On 4 May 2017 the Hong Kong Competition Commission (HKCC) released a report outlining the findings of its study into the auto-fuel market in Hong Kong. The HKCC’s study commenced in April 2015 (before the Competition Ordinance took full effect) and was conducted in order to determine the state of competition in the market, and was partly triggered by news reports highlighting Hong Kong’s petrol prices as some of the highest in the world.

The HKCC concluded that while the auto-fuel market’s unique structure hinders high levels of competition and gives rise to perceptions that fuel prices in Hong Kong are expensive, it found no evidence of any anti-competitive behaviour. In other words, the fact that petrol prices in Hong Kong are high and consistent across oil companies is not conclusive of any anti-competitive conduct.
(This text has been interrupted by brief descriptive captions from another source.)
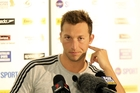 Ian Thorpe's fears over coming out  in Oz seem apt.  Photo / Getty Images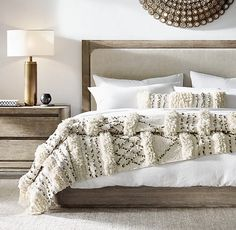 Moroccan Wedding Striped Oversized Bed Throw | Restoration Hardware (reg $649) members $486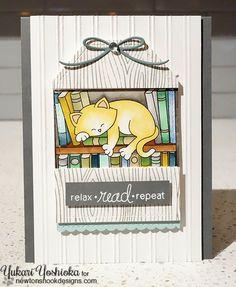 Cat on Bookshelf card by Yukari Yoshioka | Newton's Book Club Stamp set by Newton's Nook Designs #newtonsnook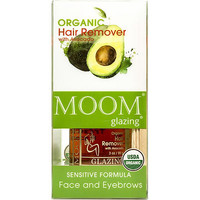 Organic Hair removal Kit with Avocado for Face and Eyebrows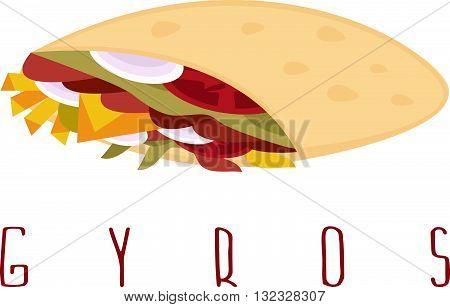 Gyros Shawarma Doner Kabob Isolated Vector Design Template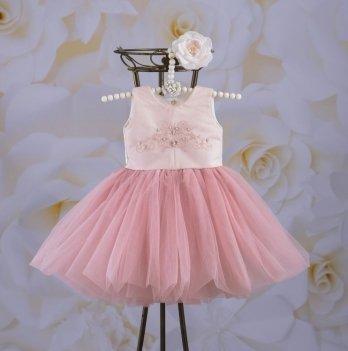 Платье Бетис Настенька Пудровый Атлас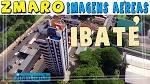 imagem de Ibaté São Paulo n-3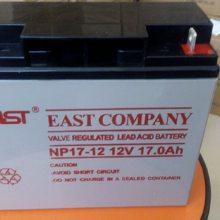 易事特蓄电池12V17AH NP17-12 现货供应 UPS专用免维护铅酸蓄电池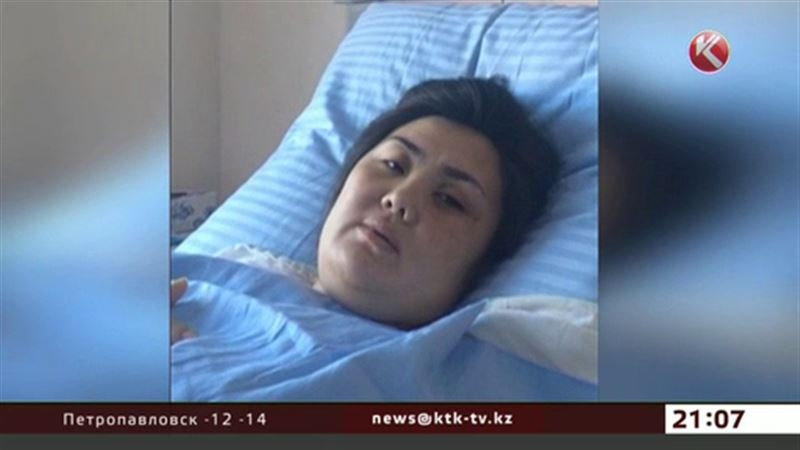Единственная выжившая в авиакатастрофе с Ан-2 пошла на поправку: первое интервью Асем Шаяхметовой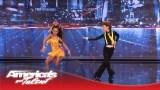 Yasha & Daniela – Amazing Kid Dancers Dance to Pitbull and Tina Turner – America's Got Talent 2013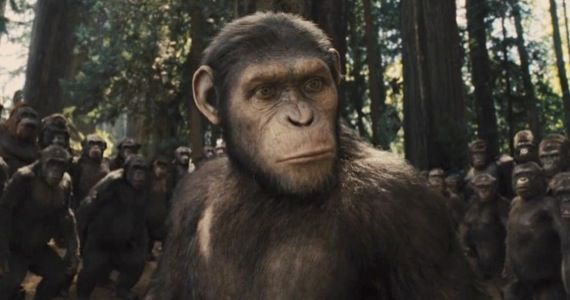 My Top 10 Films of 2014 | The Hypersonic55's Realm of ... |Dawn Of The Planet Of The Apes 2014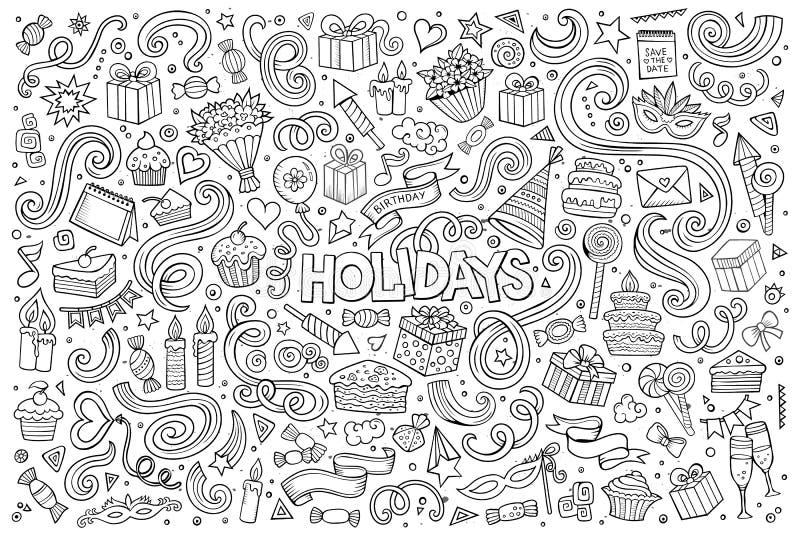 Linje konstuppsättning av ferieobjekt stock illustrationer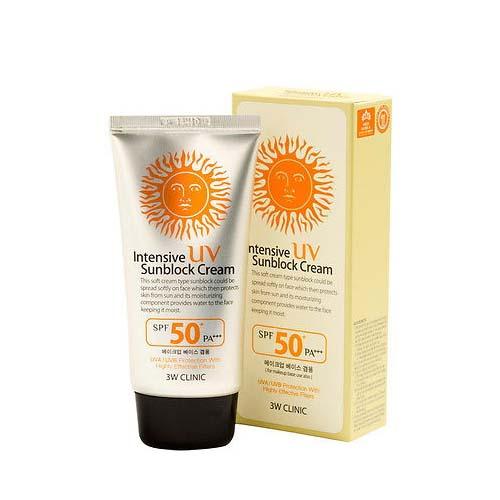 Солнцезащитный крем SPF50 PA+++ 3W CLINIC, 70мл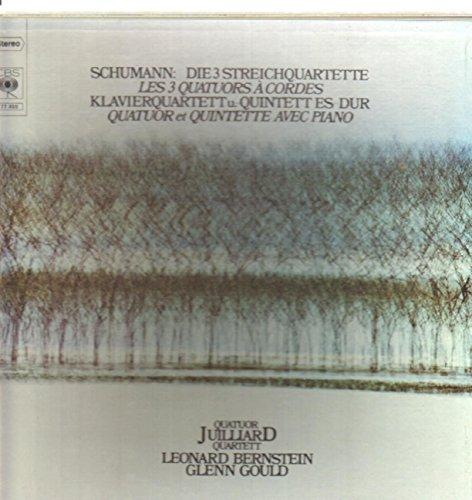 Robert Schumann , Leonard Bernstein / Glenn Gould / Juilliard...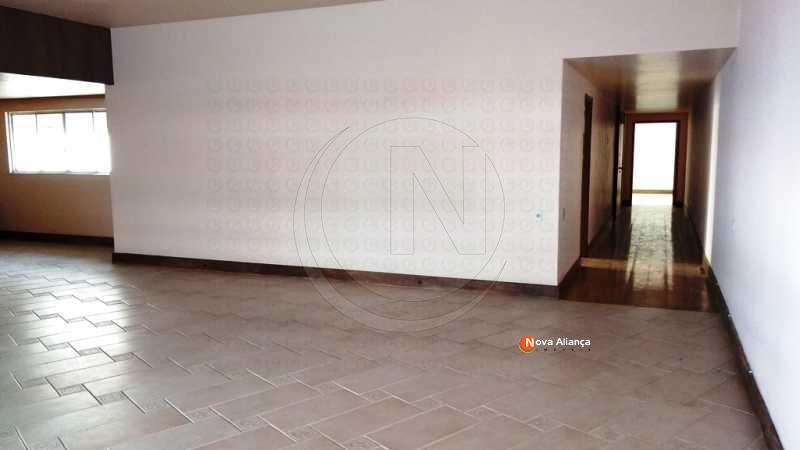IMG_20170419_141524148 - Cobertura à venda Rua Fonte da Saudade,Lagoa, Rio de Janeiro - R$ 4.000.000 - NICO30055 - 5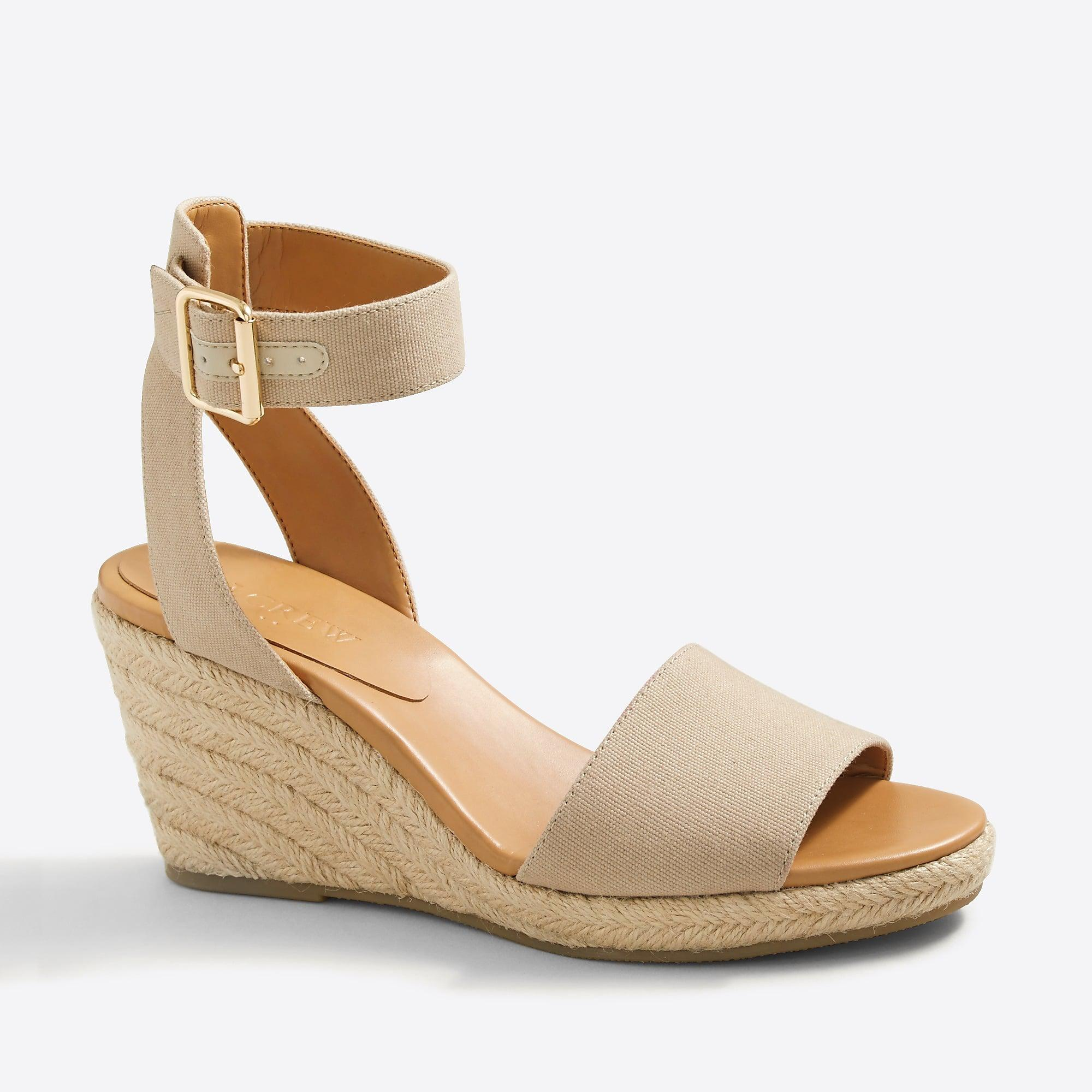 28e05e9584e Women's Strappy Canvas Espadrille Wedges
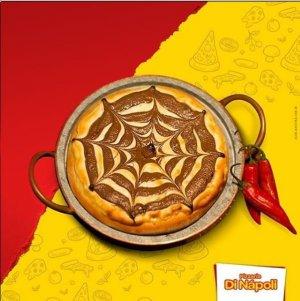 Pizza Broto Chocolate Assado com Pimenta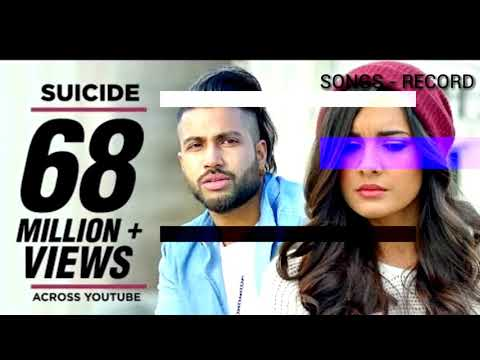 Suicide - OFFICIAL VIDEO    SUKH-E   ...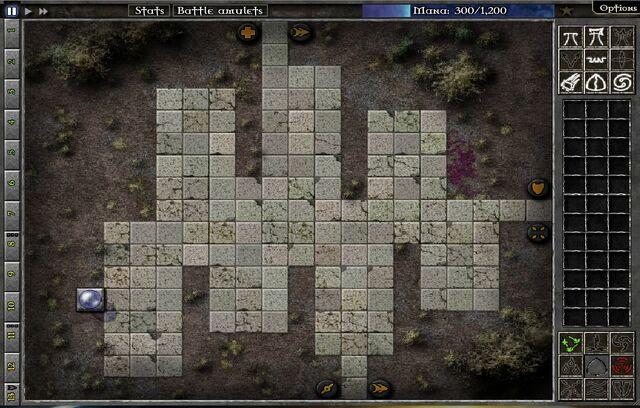 File:Field L12 Map.jpg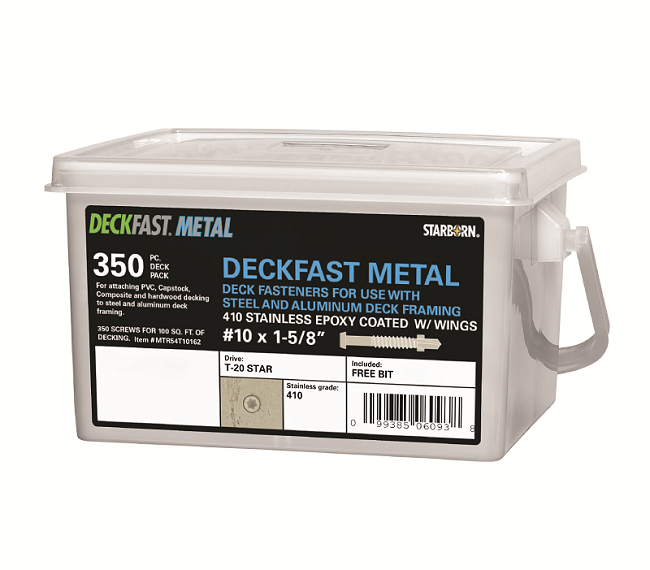 Deckfast Metal Screws attach  PVC, composite, capstock, or hardwood decking to steel and aluminium substructures.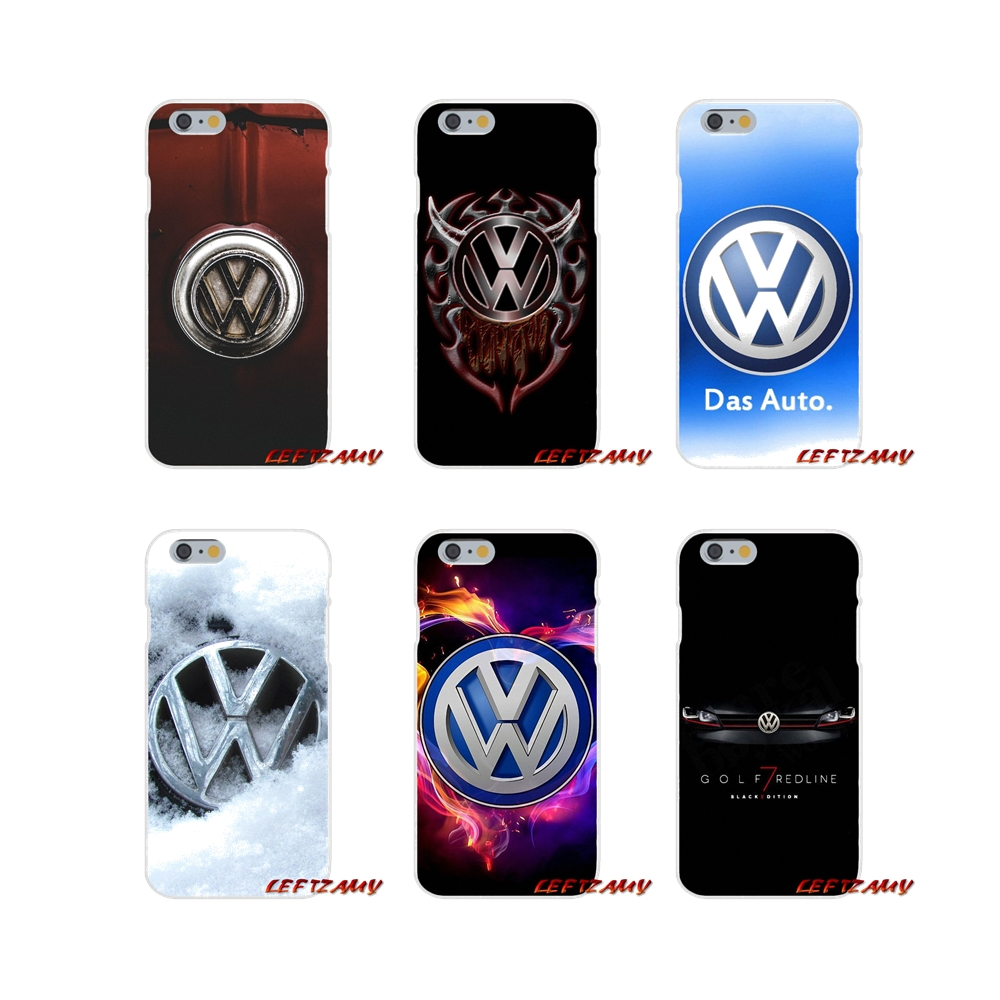 Accessories Phone Shell Covers car Volkswagen vw logo For Samsung Galaxy S3 S4 S5 MINI S6 S7 edge S8 S9 Plus Note 2 3 4 5 8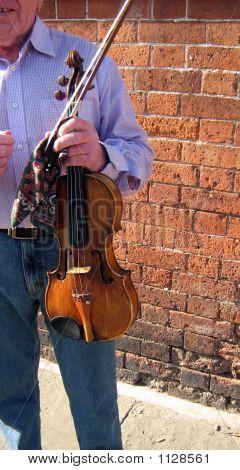 Violin. Musical Instrurment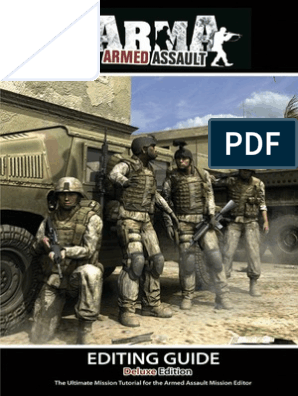 Arma 3 Editing Guide   Double Click   Directory (Computing)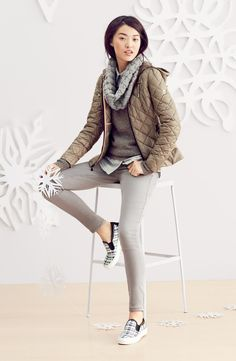 Bernardo PrimaLoft® Hooded Jacket (Regular & Petite)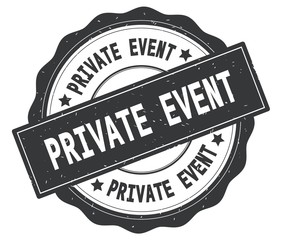 PRIVATE EVENT text, written on grey round badge.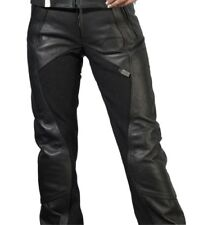 Pantalons noirs en cuir pour motocyclette taille 40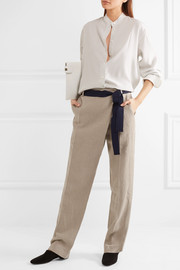 Victoria Beckham Linen tapered pants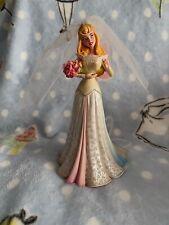 Disney showcase Aurora wedding figure 4050708.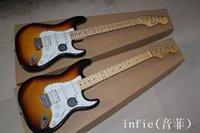 2020 Kostenloser Versand Standard Stratocaster Guitar Custom Body Made in USA E-Gitarre auf Lager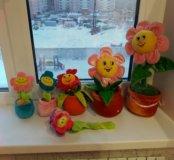 Игрушки цветочки.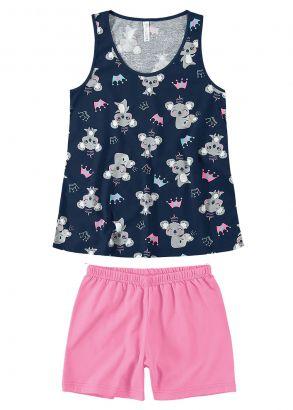 Pijama Infantil Feminino Verão Azul Coala Malwee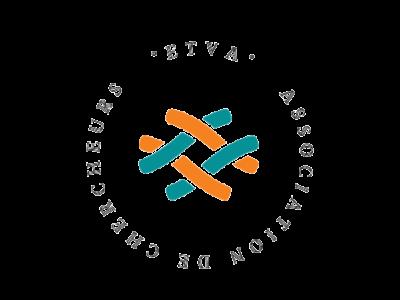 Appel à contributions   ETVA – Séminaire de thèses européen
The report identifies a number of underlying structural and behavioural characteristics which the HKCC believes to be hindering competition and which would likely have contributed to high auto-fuel prices in the territory. The report also makes recommendations, summarised in the HKCC press release, on how to address these issues with the aim of furthering competition in the market.

The Competition Ordinance does not give the HKCC any information-gathering powers to conduct market studies, which meant that the HKCC had to rely on the voluntary cooperation of the relevant stakeholders.

This prevented the HKCC from doing an in-depth analysis of retail margins. For example, it was noted that information on profits, operating costs and sales discounts were lacking, but the HKCC maintained that it obtained enough information to preserve the integrity of the report. Within the report, the HKCC recommends that its investigative powers be expanded in the market study context to enable it to compel the production of materials.